***** Texto *****

Rafael Toral e David Maranha, 22 de Março de 2019

Rafael Toral e David Maranha

Do erro na improvisação à magia do tom

texto Vítor Rua

Em apreciação dois factores que Vítor Rua, o co-fundador dos Telectu, encontra nas músicas de Rafael Toral e David Maranha: a intencionalidade do erro na improvisação de um e o entendimento do som como “medium” do outro.

#01: Deus falou

Rafael Toral

Existe uma antiga estória chinesa que conta o seguinte: há muito, muito tempo, num templo budista, todos os anos era organizado um concerto de música para flauta. Num desses anos, foi convidado a tocar um mestre flautista de uma província longínqua que tinha inventado uma nova flauta e uma nova técnica de tocar. Um a um, os flautistas foram dando o seu concerto até chegar a vez desse mestre. E ele tocou a mais bela melodia que alguém já tinha escutado. No final fez-se silêncio e ouviu-se a voz do monge ancião: «Deus falou.»

*****

Objetivo do exercício
No texto sobre Rafael Toral e David Maranha, o que tinha inventado o mestre flautista vindo de uma província longínqua?

***** Dados fornecidos *****

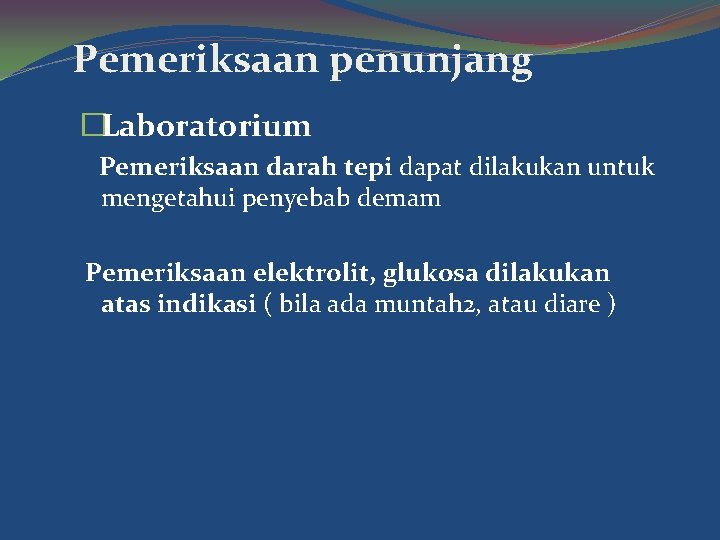 Pemeriksaan penunjang

Laboratorium

Pemeriksaan darah tepi dapat dilakukan untuk mengetahui penyebab demam

Pemeriksaan elektrolit, glukosa dilakukan atas indikasi ( bila ada muntah2, atau diare )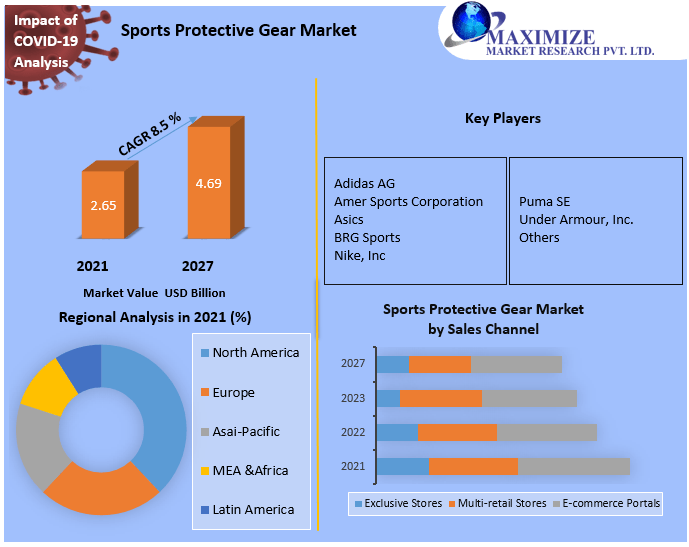 Impact of COVID-19 Analysis

Sports Protective Gear Market

MAXIMIZE
MARKET RESEARCH PVT. LTD.

CAGR 8.5 %

2.65

4.69

2021

2027

Market Value USD Billion

Key Players

Adidas AG
Amer Sports Corporation
Asics
BRG Sports
Nike, Inc

Puma SE
Under Armour, Inc.
Others

Regional Analysis in 2021 (%)

North America
Europe
Asai-Pacific
MEA &Africa
Latin America

Sports Protective Gear Market by Sales Channel

2027
2023
2022
2021

Exclusive Stores
Multi-retail Stores
E-commerce Portals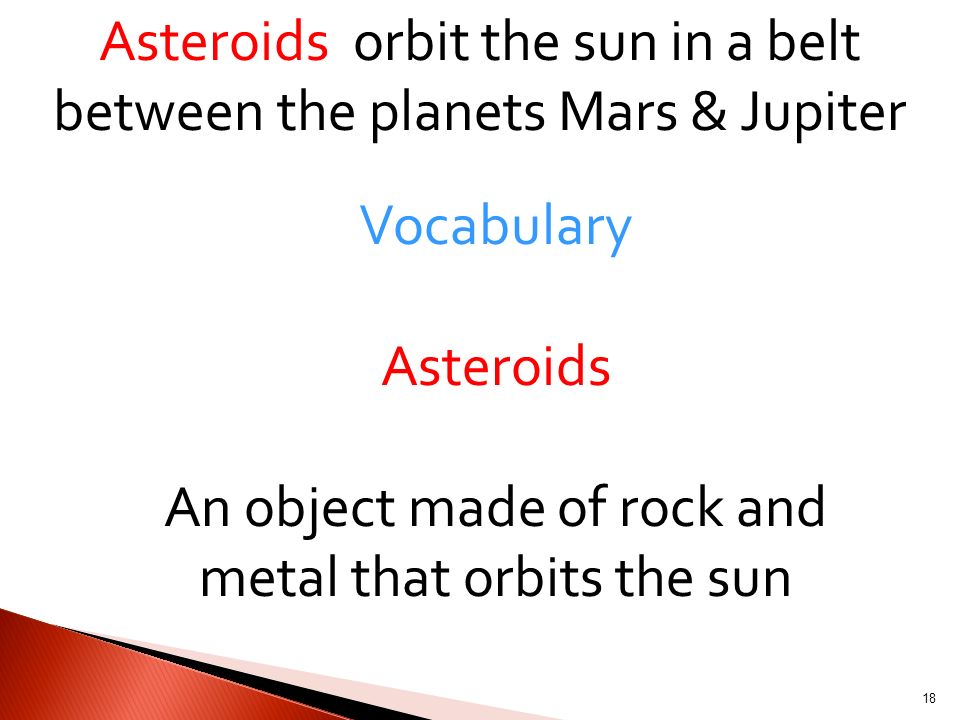 Asteroids orbit the sun in a belt between the planets Mars & Jupiter

Vocabulary

Asteroids

An object made of rock and metal that orbits the sun

18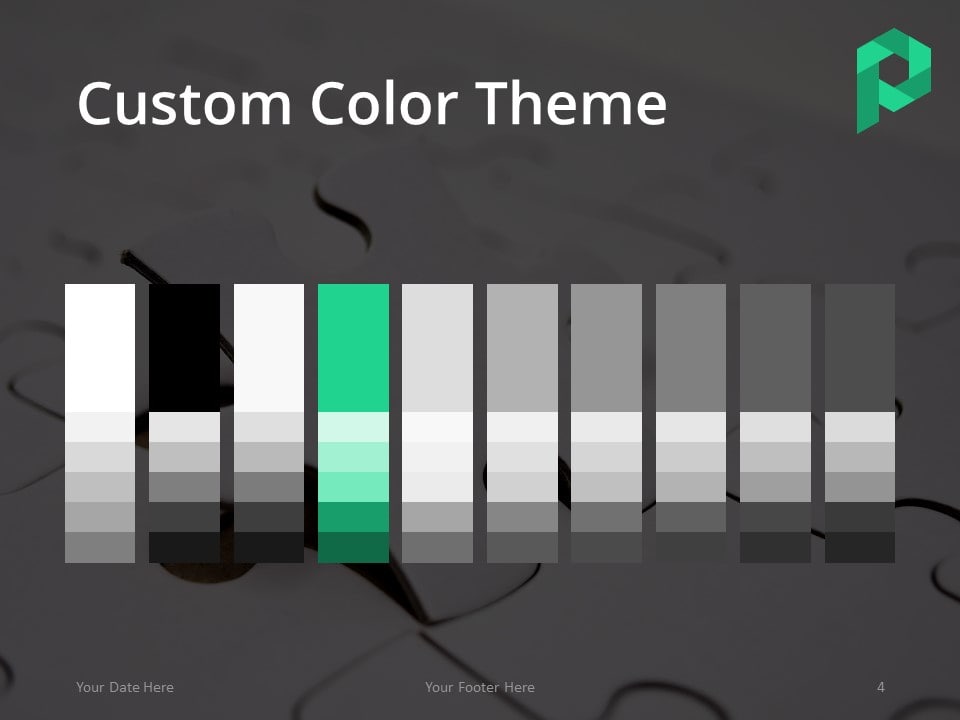 Custom Color Theme

Your Date Here

Your Footer Here

4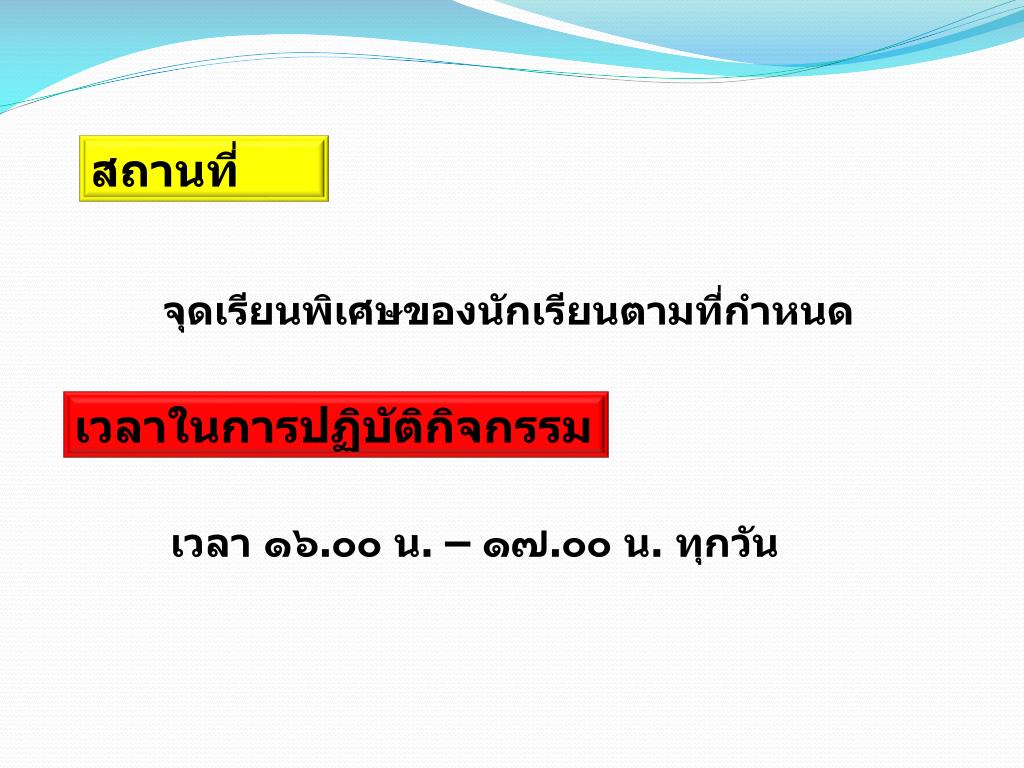 สถานที่

จุดเรียนพิเศษของนักเรียนตามที่กำหนด

เวลาในการปฏิบัติกิจกรรม

เวลา ๑๖.๐๐ น. – ๑๗.๐๐ น. ทุกวัน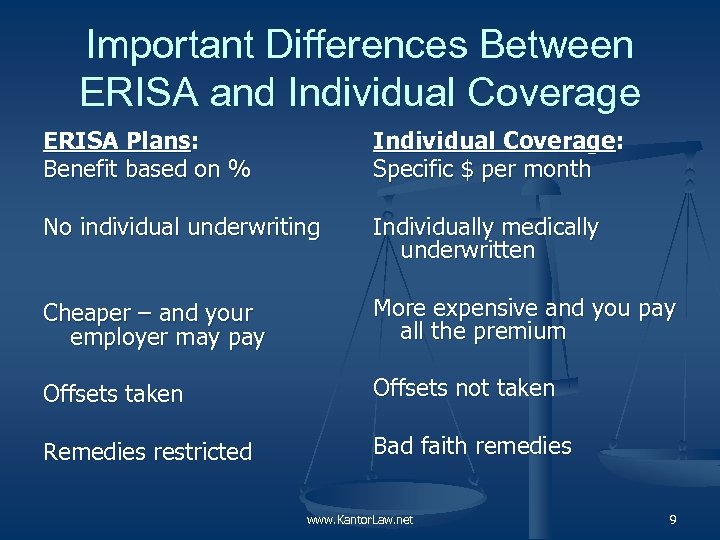 Important Differences Between ERISA and Individual Coverage

ERISA Plans:
Benefit based on %

No individual underwriting

Cheaper – and your employer may pay

Offsets taken

Remedies restricted

Individual Coverage:
Specific $ per month

Individually medically underwritten

More expensive and you pay all the premium

Offsets not taken

Bad faith remedies

www.KantorLaw.net

9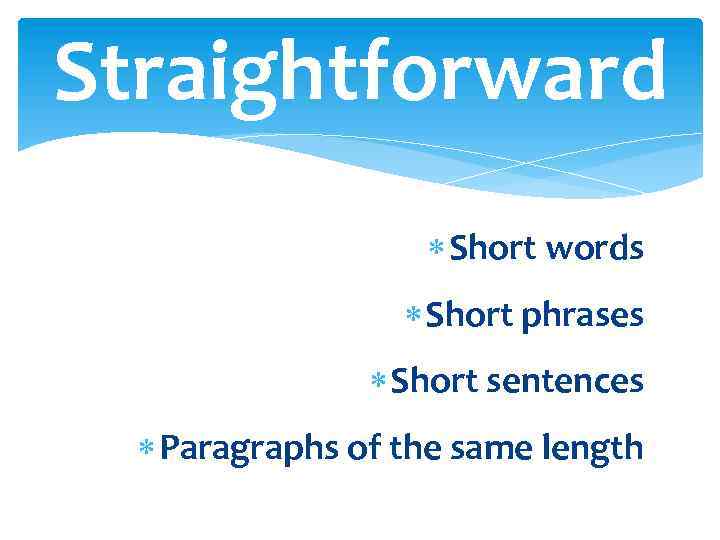 Straightforward

* Short words
* Short phrases
* Short sentences
* Paragraphs of the same length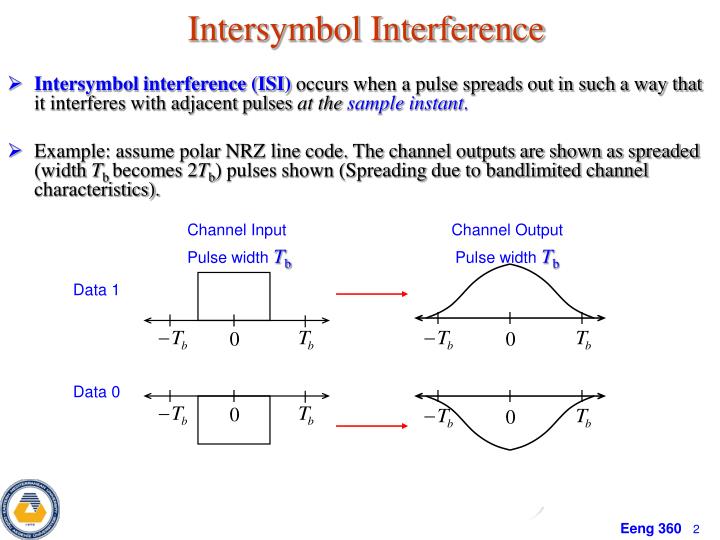 Intersymbol Interference

➢ Intersymbol interference (ISI) occurs when a pulse spreads out in such a way that it interferes with adjacent pulses at the sample instant.

➢ Example: assume polar NRZ line code. The channel outputs are shown as spreaded (width $T_b$ becomes $2T_b$) pulses shown (Spreading due to bandlimited channel characteristics).

Channel Input
Pulse width $T_b$

Channel Output
Pulse width $T_b$

Data 1

$-T_b$ 0 $T_b$

$-T_b$ 0 $T_b$

Data 0

$-T_b$ 0 $T_b$

$-T_b$ 0 $T_b$

Eeng 360 2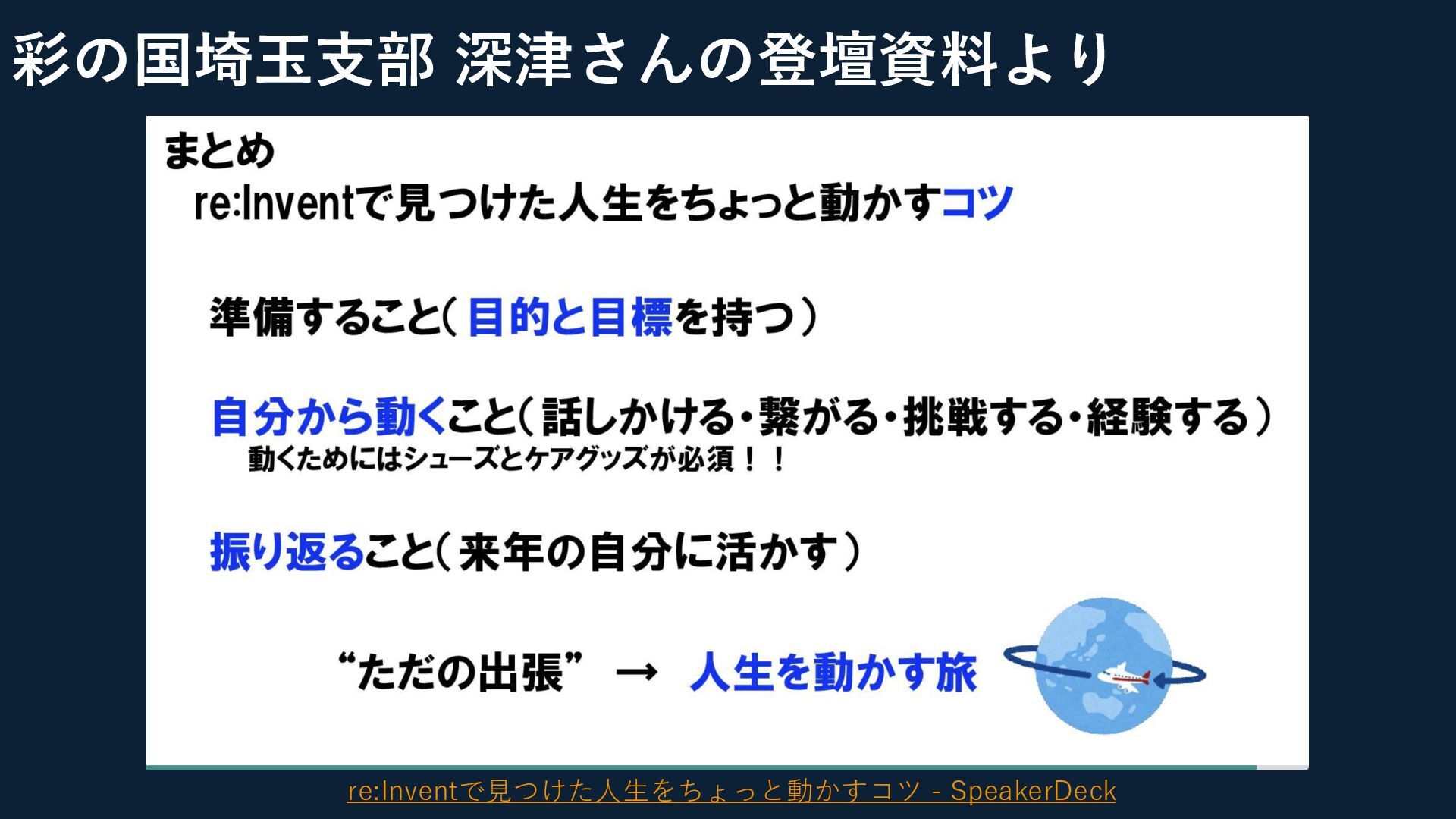 彩の国埼玉支部 深津さんの登壇資料より

まとめ

re:Inventで見つけた人生をちょっと動かすコツ

準備すること（目的と目標を持つ）

自分から動くこと（話しかける・繋がる・挑戦する・経験する）

動くためにはシューズとケアグッズが必須！！

振り返ること（来年の自分に活かす）

“ただの出張” → 人生を動かす旅

re:Inventで見つけた人生をちょっと動かすコツ - SpeakerDeck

*****

Resultado do exercício
Uma nova flauta e uma nova técnica de tocar.